Thursday, March 7, 2013

Something must be going on, but I can hardly hear you now




“Easy,” he laughed, with a bit of a stumble into his cell phone. “I’ve got one more meeting until 5 o’clock and then I’m free.”

The young man paused outside the back door at Central Middle School in a T-shirt, long polyester athletic shorts over black leggings, and lime green shoes. Maybe a Phys. Ed teacher.

Shortly thereafter, with every bit of late afternoon winter sun still clinging to the mostly white trunk and branches of my casual friend Bill’s large sycamore tree, I walked through the alley toward South Park.

I easily had been imagining along the way that Mr. Lime Shoes had been talking to a young woman, impatient to see his face, his encouraging voice just not quite enough for her.

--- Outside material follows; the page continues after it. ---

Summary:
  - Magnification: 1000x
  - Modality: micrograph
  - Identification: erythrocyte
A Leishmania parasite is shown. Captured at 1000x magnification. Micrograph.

As I approached the gazebo, I saw a small group of students – four girls and a couple of boys – who had likely been just hanging out there on the deck, catching what remained of the sunlight.

To my puzzlement, an older African-American man, still young to my eyes, about Mr. Lime Shoes age, slight of frame, appeared to be lecturing them. The kids listened attentively. He was dressed casually, although that did not preclude him from being a teacher, but the skateboard he leaned against the railing suggested otherwise.

He wore an earring which flashed in the low-angled sun and a baseball cap. He used his arms with some vigor as he talked.

By this time, I was sitting on a metal bench across from the winter-silent Roosevelt Fountain and I could only hear bits of talking sounds over the more general hum of the passing cars on Mass Street.

One of the girls raised her hand as if she were in class. The man in the cap acknowledged her, and then shortly, she and two girl friends descended the steps of the gazebo.

The first girl, wearing a pink jacket, was talking into her cell phone – as I recall the phone had a kind of lime green sleeve around it, as if that means anything. The girls - young women, perhaps I should say, it’s hard for me to know anymore - approached the bench where I was taking notes about apparently anything.

No one but me seemed to notice.

Two of the girls walked on, and the one with the phone went back, up the steps of the gazebo, and rejoined the other listening kids.

After several minutes more, the man with the cap picked up his skateboard and left, halting partway down the sidewalk, as he was heading away from me, and then he, too, stopped and was talking to someone on his cell phone.

Now I don’t have a cell phone, and as you can see, I followed almost none of the actual conversations I observed. From where I sit, a nondescript older man, I can hear the swings squeaking from the playground on the other side of Mass.

Maybe I’ll wander over there and see what all that racket is all about.